In the first part of the present work we consider periodically or quasiperiodically forced systems of the form $(d/dt)x = εf(x,t ω)$, where $ε\ll 1$, $ω\in\mathbb{R}^d$ is a nonresonant vector of frequencies and $f(x,θ)$ is $2π$-periodic in each of the $d$ components of $θ$ (i.e.\ $θ\in\mathbb{T}^d$). We describe in detail a technique for explicitly finding a change of variables $x = u(X,θ;ε)$ and an (autonomous) averaged system $(d/dt) X = εF(X;ε)$ so that, formally, the solutions of the given system may be expressed in terms of the solutions of the averaged system by means of the relation $x(t) = u(X(t),tω;ε)$. Here $u$ and $F$ are found as series whose terms consist of vector-valued maps weighted by suitable scalar coefficients. The maps are easily written down by combining the Fourier coefficients of $f$ and the coefficients are found with the help of simple recursions.
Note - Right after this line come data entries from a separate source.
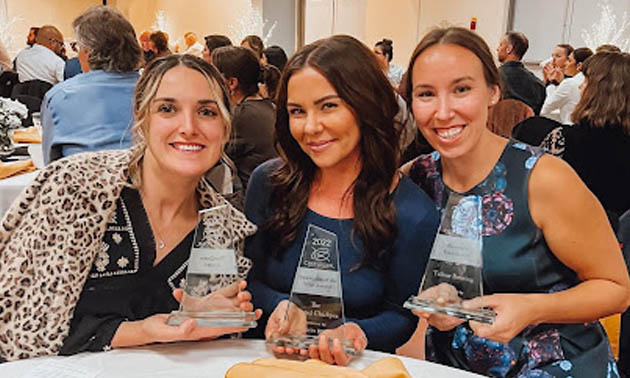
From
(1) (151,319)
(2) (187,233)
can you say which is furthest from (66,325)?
(2) (187,233)

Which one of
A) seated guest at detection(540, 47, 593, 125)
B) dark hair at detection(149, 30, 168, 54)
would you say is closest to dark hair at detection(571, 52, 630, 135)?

Furthermore these coefficients are {\em universal} in the sense that they do not depend on the particular $f$ under consideration. In the second part of the contribution, we study problems of the form $(d/dt) x = g(x)+f(x)$, where one knows how to integrate the "unperturbed" problem $(d/dt)x = g(x)$ and $f$ is a perturbation satisfying appropriate hypotheses. It is shown how to explicitly rewrite the system in the "normal form" $(d/dt) x = \bar g(x)+\bar f(x)$, where $\bar g$ and $\bar f$ are {\em commuting} vector fields and the flow of $(d/dt) x = \bar g(x)$ is conjugate to that of the unperturbed $(d/dt)x = g(x)$. In Hamiltonian problems the normal form directly leads to the explicit construction of formal invariants of motion. Again, $\bar g$, $\bar f$ and the invariants are written as series consisting of known vector-valued maps and universal scalar coefficients that may be found recursively.